Further, we will use a difference-in-differences (DiD) approach to control for baseline differences between the intervention and comparison groups as well as temporal differences that may have resulted from underlying changes over time. Finally, a sub-group analysis by VHT demographic characteristics and baseline performance scores will also be completed to examine the effect modification on the outcome. For the qualitative data collection (i.e., FGDs), transcripts will be reviewed by the study team. The study team will develop a codebook using a combination of deductive and inductive approaches to reflect the study’s objectives and address any emergent themes from the data. A team of two to three researchers will initially apply the codebook to two transcripts and review interrater reliability before moving forward to coding the remaining transcripts. The research team will meet regularly to discuss the coding process and ensure alignment and agreement. Data will be coded and analyzed to better understand the types and structures of incentives that motivate VHTs, the community’s relationship and engagement with VHTs, and community perceptions of VHT activities in advancing health, sanitation, and quality of care services. Data will be coded using QSR’s NVivo software [28].

Data monitoring and management

Members of the study team will be responsible for reviewing incoming data. The study team does not anticipate any harm to be caused to study participants because of the intervention. Data from the VHT survey and VHT phone survey will be collected using ODK, a secure data collection platform. Any paper forms collected in the study will be kept in locked and secure storage cabinets, with only requisite personnel having access. Any data that has personally identifiable information will be kept on a secure server.

Discussion

This study evaluates the impact of a public recognition intervention on VHT motivation, performance, and retention in Uganda. Given the limited financial support for the VHT program, the intervention was designed—through stakeholder engagement—with an emphasis on incentives that can be sustained beyond the context of this study and that are relatively inexpensive to administer. The intention of this study is not to suggest possible alternatives to financial compensation, but rather, additions to financial compensation that can be sustained locally.

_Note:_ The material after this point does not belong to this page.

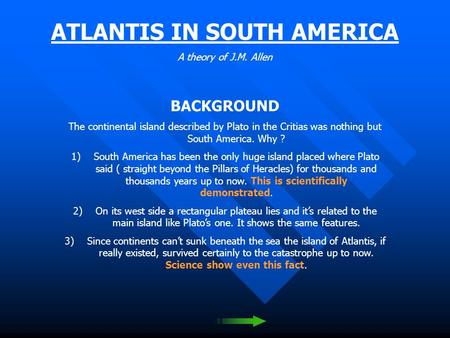 ATLANTIS IN SOUTH AMERICA A theory of J.M. Allen BACKGROUND The continental island described by Plato in the Critias was nothing but South America. Why.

As this study is being implemented during the ongoing COVID-19 pandemic, various COVID-19-related service disruptions may occur during the study. We expect that regular contact with the VHTs via phone calls will enable the research team to monitor these disruptions and account for them in the analyses and interpretation of the study results. The study predominantly relies upon VHT self-reporting data, which are subject to reporting and desirability bias; we plan on triangulating the data from multiple sources. There may be intervention spillover between the intervention and comparison parishes; however, VHTs in the comparison parishes will not be eligible for public recognition. This may lead to VHTs in the comparison parishes having lowered job satisfaction or motivation given that they are ineligible for the intervention. Lastly, incentives such as social recognition take time to register and require time to see corresponding improvements as a result of the incentives. Our study period is 12 months, which allows for four rounds of incentives to be delivered; this may be insufficient in capturing the longer-term effect of the intervention.

Dissemination

Dissemination will include sharing findings through workshops, presentations, and peer-reviewed journal articles. We will work with District-level stakeholders and policymakers to disseminate and translate research findings to continue to inform the VHT policy in Uganda.

Trial status

This is the final study protocol as of 17 November 2022. Study recruitment began in August 2021 and is expected to be completed as of March 2023.